Re: RFR: 8265768 [aarch64] Use glibc libm impl for dlog,dlog10,dexp iff 2.29 or greater on AArch64.

2022-04-06 Thread Tobias Hartmann
On Fri, 1 Apr 2022 15:38:36 GMT, Andrew Haley  wrote:

>> Will this patch change `java.lang.Math`, `java.lang.StrictMath` or both? 
>> I've noticed differences in iterative machine learning algorithms using exp 
>> & log across different JVMs and architectures which we try to track in 
>> [Tribuo](https://github.com/oracle/tribuo) by recording the JVM & arch in 
>> our model provenance objects. If this patch is integrated will there be an 
>> easy way to get (e.g. from `System.getProperty`) what implementation of exp 
>> is in use by the current JVM? Otherwise I won't be able to notify users that 
>> the model may not reproduce if they rerun the same computation on different 
>> versions of Linux with the same JVM & architecture.
>
>> Will this patch change `java.lang.Math`, `java.lang.StrictMath` or both? 
>> I've noticed differences in iterative machine learning algorithms using exp 
>> & log across different JVMs and architectures which we try to track in 
>> [Tribuo](https://github.com/oracle/tribuo) by recording the JVM & arch in 
>> our model provenance objects.

> _Provided information_:
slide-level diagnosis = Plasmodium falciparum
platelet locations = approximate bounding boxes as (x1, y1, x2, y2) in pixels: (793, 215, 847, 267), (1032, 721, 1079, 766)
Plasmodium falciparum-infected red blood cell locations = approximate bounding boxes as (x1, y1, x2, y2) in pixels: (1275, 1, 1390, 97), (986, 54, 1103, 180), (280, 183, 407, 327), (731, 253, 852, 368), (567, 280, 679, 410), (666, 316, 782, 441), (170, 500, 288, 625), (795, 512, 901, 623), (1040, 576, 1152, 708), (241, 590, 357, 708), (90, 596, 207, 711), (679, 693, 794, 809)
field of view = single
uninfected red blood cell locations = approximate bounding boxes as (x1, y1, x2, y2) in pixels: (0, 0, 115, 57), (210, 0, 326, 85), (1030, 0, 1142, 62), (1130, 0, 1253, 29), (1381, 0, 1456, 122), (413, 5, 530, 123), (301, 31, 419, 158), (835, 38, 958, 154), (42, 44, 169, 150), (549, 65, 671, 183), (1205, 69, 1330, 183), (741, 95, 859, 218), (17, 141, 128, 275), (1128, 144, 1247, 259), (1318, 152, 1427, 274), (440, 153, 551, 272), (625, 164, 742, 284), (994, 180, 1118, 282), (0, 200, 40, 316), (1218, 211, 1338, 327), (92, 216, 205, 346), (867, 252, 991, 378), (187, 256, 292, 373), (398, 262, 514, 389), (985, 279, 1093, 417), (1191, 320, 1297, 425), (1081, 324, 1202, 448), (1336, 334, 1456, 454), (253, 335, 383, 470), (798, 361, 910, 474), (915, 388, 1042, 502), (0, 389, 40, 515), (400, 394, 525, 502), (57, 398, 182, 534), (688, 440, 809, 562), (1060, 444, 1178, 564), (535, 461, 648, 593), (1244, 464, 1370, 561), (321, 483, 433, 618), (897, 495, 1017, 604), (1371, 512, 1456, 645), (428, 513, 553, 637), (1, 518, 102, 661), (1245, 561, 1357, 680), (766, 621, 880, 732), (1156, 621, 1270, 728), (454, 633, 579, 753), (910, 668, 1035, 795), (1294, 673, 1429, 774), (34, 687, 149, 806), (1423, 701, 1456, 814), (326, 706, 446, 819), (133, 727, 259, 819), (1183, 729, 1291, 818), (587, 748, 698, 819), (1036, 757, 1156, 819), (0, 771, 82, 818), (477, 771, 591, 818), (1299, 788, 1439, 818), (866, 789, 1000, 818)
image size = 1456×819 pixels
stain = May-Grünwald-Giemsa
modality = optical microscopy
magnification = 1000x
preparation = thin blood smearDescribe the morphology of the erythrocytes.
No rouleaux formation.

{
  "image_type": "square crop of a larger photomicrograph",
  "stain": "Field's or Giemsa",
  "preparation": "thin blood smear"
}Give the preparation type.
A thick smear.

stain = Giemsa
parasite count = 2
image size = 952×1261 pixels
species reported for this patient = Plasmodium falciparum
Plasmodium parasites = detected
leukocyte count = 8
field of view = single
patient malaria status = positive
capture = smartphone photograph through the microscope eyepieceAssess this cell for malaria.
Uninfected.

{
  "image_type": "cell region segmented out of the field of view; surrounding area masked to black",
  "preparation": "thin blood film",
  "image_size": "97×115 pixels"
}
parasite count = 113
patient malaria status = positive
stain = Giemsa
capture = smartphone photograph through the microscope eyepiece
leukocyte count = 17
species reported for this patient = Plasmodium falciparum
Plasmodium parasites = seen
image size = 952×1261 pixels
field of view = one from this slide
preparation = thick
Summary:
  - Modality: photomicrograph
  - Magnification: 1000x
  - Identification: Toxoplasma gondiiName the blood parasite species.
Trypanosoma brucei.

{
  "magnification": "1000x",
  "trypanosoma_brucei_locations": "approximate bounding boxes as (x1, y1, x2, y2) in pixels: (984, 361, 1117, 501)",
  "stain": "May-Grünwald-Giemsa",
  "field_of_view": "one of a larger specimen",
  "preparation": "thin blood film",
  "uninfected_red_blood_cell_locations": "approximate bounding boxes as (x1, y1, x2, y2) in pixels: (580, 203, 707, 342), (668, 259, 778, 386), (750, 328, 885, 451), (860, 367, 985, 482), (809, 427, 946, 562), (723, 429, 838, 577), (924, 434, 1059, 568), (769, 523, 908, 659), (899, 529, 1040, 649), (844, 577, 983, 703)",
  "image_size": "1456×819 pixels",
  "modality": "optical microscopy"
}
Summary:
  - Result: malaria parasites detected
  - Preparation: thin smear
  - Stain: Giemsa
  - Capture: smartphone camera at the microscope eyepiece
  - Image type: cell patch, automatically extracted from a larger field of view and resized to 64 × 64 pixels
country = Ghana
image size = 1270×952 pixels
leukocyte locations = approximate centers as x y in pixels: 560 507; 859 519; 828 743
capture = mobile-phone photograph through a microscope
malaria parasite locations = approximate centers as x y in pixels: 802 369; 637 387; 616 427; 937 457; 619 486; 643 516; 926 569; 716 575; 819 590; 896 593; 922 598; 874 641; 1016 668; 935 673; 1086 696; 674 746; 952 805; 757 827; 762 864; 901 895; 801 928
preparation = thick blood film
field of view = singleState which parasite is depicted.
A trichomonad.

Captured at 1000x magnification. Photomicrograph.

> _Your instructions_:
Return the whole mailing-list reply about using glibc libm on AArch64, unchanged and word for word.

> _Solved exercise_:
Re: RFR: 8265768 [aarch64] Use glibc libm impl for dlog,dlog10,dexp iff 2.29 or greater on AArch64.

2022-04-06 Thread Tobias Hartmann
On Fri, 1 Apr 2022 15:38:36 GMT, Andrew Haley  wrote:

>> Will this patch change `java.lang.Math`, `java.lang.StrictMath` or both? 
>> I've noticed differences in iterative machine learning algorithms using exp 
>> & log across different JVMs and architectures which we try to track in 
>> [Tribuo](https://github.com/oracle/tribuo) by recording the JVM & arch in 
>> our model provenance objects. If this patch is integrated will there be an 
>> easy way to get (e.g. from `System.getProperty`) what implementation of exp 
>> is in use by the current JVM? Otherwise I won't be able to notify users that 
>> the model may not reproduce if they rerun the same computation on different 
>> versions of Linux with the same JVM & architecture.
>
>> Will this patch change `java.lang.Math`, `java.lang.StrictMath` or both? 
>> I've noticed differences in iterative machine learning algorithms using exp 
>> & log across different JVMs and architectures which we try to track in 
>> [Tribuo](https://github.com/oracle/tribuo) by recording the JVM & arch in 
>> our model provenance objects.